_SOURCE TEXT_
ATP Tour
- Event name: Chile International Championships (1930-69, 78) Chile International Open Championships (1970-73) Chile International Open (1974-75) Chilean International Open (1976-81)
- Founded: 1930; 96 years ago
- Location: Santiago de Chile (1930–1981; 1993–2000; 2011; 2020–current); Viña del Mar (1981–1983; 2001–2009; 2012–2014); Colina (2010) Chile;
- Venue: Club Deportivo Universidad Católica (2020–current)
- Category: ILTF South America Circuit (1930–1972); ILTF independent (1973–1975); Grand Prix (1976–1983); ATP World Series (1993–1998); ATP International Series (2000–2008); ATP World Tour 250 series (2009–2014); ATP Tour 250 (2020–current);
- Surface: Clay / outdoor
- Draw: 28S/32Q/16D
- Prize money: US$700,045 (2026)
- Website: chileopen.cl

Current champions (2026)
- Singles: Luciano Darderi
- Doubles: Orlando Luz Rafael Matos

= Chile Open (tennis) =

Tennis tournament in Santiago, Chile

The Chile Open (currently sponsored by BCI Seguros) is a professional men's tennis tournament played on outdoor red clay courts in Santiago, Chile. The tournament was originally founded as the Chile International Championships in 1930 as a combined men's and women's tennis event. In its history it was held alternately in Viña del Mar city and in 2010, Colina. It is part of the ATP Tour 250 of the Association of Tennis Professionals (ATP) Tour and part of the four-tournament Golden Swing.

==History==
In the pre-open era, the Chile International Championships (sometimes called the Chilean Nationals, but always open to international competitors) was part of a South American tournament circuit towards the end of the year.

From 1976 until 1981 this event was known as the Chilean International Open and was an ILTF Grand Prix Circuit affiliated men's tennis tournament. In 1992, Brazil suspended its three ATP tournaments. When the ATP resolved to keep these tournaments in Latin America, brothers Jaime and Álvaro Fillol decided to buy the organizing rights to hold one of these events in Chile. The first edition was held in Santiago in November 1993. In 1999, it was not held, due to the ATP's decision to reschedule the event to February 2000. In 2001, the tournament was moved to Viña del Mar. The event moved back to Santiago in 2010, eventually returning to Viña del Mar in 2012.

_DATASET EXCERPT_
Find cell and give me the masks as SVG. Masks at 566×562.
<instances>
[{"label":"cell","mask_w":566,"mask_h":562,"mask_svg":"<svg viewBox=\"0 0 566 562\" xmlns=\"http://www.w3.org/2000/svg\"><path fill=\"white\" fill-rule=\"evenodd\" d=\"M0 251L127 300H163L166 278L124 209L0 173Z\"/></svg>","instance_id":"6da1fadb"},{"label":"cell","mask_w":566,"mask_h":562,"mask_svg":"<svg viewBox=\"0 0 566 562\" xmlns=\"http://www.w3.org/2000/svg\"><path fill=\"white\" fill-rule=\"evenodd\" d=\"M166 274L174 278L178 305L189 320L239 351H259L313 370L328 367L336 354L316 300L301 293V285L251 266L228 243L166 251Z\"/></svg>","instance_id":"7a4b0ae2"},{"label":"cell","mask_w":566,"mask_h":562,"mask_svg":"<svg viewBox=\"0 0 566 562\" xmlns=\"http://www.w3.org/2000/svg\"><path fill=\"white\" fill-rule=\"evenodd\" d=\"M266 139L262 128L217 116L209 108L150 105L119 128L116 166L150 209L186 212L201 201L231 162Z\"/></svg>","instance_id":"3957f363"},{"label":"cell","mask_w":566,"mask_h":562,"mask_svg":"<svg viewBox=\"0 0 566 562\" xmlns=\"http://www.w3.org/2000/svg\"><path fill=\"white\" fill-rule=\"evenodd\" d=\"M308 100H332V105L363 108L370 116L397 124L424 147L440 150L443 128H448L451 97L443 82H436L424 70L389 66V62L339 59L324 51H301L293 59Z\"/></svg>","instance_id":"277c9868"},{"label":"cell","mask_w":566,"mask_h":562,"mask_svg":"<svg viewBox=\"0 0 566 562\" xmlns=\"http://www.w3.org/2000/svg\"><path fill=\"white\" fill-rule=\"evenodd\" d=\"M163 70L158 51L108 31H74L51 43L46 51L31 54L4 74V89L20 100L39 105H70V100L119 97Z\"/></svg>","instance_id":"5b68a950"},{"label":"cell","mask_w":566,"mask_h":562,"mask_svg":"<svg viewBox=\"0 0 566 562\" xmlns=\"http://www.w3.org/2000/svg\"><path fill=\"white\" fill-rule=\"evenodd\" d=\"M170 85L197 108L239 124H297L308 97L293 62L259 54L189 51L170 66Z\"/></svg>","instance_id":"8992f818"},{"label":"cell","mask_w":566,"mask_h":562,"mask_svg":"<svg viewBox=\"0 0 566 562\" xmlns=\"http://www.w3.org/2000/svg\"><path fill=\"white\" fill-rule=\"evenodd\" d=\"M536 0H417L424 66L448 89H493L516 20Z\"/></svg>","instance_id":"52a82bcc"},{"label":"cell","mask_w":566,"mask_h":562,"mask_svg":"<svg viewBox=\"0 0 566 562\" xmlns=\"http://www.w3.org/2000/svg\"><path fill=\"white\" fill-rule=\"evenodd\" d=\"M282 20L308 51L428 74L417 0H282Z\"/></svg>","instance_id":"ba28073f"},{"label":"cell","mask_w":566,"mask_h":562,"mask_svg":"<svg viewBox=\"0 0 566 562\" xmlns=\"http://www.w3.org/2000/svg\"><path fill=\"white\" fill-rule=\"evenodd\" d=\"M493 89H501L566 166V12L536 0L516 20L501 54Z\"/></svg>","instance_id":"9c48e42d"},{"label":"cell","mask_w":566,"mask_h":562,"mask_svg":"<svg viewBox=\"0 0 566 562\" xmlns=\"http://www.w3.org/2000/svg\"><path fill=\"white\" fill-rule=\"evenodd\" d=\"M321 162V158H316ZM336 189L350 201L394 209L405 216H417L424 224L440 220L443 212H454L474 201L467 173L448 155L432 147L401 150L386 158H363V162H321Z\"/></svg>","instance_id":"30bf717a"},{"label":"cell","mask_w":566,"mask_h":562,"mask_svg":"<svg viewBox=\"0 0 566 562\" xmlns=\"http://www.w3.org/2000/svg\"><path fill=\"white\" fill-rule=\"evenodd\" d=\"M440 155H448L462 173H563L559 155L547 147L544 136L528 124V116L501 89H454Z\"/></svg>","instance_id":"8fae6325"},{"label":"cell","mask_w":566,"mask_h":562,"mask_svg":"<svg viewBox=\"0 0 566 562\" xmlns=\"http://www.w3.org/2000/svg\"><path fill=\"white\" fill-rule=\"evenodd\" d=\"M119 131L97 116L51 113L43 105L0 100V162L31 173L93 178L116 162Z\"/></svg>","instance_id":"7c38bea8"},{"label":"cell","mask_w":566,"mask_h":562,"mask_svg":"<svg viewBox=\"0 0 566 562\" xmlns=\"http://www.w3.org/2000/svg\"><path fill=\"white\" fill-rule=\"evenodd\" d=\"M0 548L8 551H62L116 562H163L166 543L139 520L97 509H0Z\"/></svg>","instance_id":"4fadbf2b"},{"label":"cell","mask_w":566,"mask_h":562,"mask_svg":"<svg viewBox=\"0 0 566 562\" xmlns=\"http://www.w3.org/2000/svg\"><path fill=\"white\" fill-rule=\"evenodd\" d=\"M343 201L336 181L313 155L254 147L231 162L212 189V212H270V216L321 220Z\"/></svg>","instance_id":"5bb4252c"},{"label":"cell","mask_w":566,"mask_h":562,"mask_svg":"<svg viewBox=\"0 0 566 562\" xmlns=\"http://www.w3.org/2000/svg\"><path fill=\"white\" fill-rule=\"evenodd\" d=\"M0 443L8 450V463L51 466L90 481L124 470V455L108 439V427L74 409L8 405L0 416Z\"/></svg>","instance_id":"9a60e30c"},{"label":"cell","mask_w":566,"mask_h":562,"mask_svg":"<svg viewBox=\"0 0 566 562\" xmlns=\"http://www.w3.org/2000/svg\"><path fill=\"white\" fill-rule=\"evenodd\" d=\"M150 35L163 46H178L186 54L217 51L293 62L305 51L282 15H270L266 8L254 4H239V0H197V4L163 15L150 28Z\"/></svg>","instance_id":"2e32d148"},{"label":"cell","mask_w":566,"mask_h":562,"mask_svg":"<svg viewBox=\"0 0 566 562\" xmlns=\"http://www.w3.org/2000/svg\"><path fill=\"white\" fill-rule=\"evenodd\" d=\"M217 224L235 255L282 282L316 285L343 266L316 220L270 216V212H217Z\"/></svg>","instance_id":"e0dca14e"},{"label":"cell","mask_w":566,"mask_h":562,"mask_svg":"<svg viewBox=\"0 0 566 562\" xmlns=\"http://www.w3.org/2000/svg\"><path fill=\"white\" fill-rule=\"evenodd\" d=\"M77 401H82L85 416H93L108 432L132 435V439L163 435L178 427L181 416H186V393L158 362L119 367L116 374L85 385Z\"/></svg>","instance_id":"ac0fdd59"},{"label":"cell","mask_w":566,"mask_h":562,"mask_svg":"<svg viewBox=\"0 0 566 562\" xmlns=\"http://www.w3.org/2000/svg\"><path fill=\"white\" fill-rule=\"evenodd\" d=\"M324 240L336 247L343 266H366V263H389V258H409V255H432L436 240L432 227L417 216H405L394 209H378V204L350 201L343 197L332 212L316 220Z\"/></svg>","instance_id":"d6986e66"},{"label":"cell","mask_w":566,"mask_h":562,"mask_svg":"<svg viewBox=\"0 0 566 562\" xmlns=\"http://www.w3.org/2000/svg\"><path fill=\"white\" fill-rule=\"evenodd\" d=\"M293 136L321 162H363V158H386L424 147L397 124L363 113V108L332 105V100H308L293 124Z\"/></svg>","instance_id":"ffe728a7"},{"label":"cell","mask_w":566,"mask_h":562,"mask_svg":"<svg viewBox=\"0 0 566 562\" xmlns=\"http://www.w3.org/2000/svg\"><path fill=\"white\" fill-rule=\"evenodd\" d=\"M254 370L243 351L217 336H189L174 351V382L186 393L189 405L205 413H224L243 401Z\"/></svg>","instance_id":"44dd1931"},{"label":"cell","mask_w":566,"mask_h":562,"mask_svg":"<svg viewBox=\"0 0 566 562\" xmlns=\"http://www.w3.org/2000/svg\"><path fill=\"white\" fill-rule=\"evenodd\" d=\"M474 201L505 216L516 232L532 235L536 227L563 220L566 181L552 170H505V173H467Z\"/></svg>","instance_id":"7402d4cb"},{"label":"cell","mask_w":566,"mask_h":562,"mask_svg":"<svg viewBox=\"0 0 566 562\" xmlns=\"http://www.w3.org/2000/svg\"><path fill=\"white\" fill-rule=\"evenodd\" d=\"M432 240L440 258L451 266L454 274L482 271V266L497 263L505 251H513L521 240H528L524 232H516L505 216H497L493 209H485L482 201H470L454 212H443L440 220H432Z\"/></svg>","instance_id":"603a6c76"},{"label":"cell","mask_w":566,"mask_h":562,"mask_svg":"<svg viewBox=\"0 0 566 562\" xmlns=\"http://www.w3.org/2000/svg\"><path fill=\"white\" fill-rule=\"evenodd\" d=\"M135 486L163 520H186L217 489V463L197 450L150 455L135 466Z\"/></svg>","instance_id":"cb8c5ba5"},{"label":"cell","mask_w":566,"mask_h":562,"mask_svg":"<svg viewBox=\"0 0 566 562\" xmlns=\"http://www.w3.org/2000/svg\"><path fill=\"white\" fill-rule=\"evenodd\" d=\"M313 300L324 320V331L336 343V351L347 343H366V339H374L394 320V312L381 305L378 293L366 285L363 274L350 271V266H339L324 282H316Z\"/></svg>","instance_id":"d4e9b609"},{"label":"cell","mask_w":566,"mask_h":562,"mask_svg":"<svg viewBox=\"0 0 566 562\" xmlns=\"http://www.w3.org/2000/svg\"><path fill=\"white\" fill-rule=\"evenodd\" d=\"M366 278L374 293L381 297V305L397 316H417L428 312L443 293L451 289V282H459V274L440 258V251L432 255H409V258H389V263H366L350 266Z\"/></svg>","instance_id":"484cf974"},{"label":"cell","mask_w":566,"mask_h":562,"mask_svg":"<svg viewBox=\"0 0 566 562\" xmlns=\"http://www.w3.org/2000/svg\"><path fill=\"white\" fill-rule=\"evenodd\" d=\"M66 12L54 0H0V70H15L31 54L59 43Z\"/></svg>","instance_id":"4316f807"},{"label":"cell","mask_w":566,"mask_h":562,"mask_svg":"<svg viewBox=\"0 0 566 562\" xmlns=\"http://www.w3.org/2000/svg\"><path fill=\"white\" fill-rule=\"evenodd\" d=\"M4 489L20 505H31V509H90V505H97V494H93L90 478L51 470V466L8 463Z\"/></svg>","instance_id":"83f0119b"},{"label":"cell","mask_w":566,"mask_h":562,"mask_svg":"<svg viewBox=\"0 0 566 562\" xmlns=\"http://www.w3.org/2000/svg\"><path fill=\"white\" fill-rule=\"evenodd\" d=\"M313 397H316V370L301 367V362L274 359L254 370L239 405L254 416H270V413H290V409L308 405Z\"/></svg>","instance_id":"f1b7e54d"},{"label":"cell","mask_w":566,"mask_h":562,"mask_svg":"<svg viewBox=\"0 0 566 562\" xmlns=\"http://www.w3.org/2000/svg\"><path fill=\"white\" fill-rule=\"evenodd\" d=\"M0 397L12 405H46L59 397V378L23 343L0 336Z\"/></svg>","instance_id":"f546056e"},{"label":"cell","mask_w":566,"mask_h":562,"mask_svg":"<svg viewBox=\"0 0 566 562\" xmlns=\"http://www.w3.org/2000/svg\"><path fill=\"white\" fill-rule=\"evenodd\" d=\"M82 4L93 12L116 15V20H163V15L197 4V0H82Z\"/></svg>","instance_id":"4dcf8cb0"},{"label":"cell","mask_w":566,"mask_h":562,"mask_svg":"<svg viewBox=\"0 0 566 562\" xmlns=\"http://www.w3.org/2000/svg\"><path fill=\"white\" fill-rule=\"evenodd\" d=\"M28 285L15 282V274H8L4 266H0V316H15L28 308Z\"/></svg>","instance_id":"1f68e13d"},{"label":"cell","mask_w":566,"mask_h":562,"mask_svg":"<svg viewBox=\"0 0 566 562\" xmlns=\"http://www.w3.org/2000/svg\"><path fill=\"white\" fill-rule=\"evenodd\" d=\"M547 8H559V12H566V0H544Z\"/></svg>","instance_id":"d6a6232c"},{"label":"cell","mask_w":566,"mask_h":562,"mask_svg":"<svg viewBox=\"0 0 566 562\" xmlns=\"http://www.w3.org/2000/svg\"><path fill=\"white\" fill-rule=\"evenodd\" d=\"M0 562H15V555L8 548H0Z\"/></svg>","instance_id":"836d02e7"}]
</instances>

_EXPLORE THE MATERIAL_
1: Restate word for word the part of the Chile Open text that begins at "The Chile Open" and stops after "four-tournament Golden Swing.".
2: Answer these questions from the Chile Open text:
(a) What surface is the tournament played on?
(b) Which brothers decided to buy the organizing rights to hold the event in Chile?
(c) Why was the tournament not held in 1999?
3: Can you extend the Chile Open text, continuing from its last sentence?

_NUMBERED RESPONSES_
1:
The Chile Open (currently sponsored by BCI Seguros) is a professional men's tennis tournament played on outdoor red clay courts in Santiago, Chile. The tournament was originally founded as the Chile International Championships in 1930 as a combined men's and women's tennis event. In its history it was held alternately in Viña del Mar city and in 2010, Colina. It is part of the ATP Tour 250 of the Association of Tennis Professionals (ATP) Tour and part of the four-tournament Golden Swing.

2:
(a) Outdoor red clay courts.
(b) Jaime and Álvaro Fillol.
(c) The ATP decided to reschedule the event to February 2000.

3:
For the 2007 edition, the tournament switched to a 24-player round robin format. After problems with this format were discovered in other tournaments, the ATP decided to revert all round-robin events to the old play-off format. Thus, from the year 2008, the tournament was back to its old 32-player draw scheme.

After many sponsorship renewing attempts, the tournament was folded mid-year after the 2014 edition and the tournament moved to Ecuador.

On 15 October 2019, Brasil Open organisers announced the date the tournament will return to Santiago for Chile Open comeback in 2020. On 19 November 2019, despite Chilean protests, ATP confirmed the event once again.

==Finals==

===Men's singles===
(incomplete roll)

| Year | Champions | Runners-up | Score |
Santiago (1930–1981)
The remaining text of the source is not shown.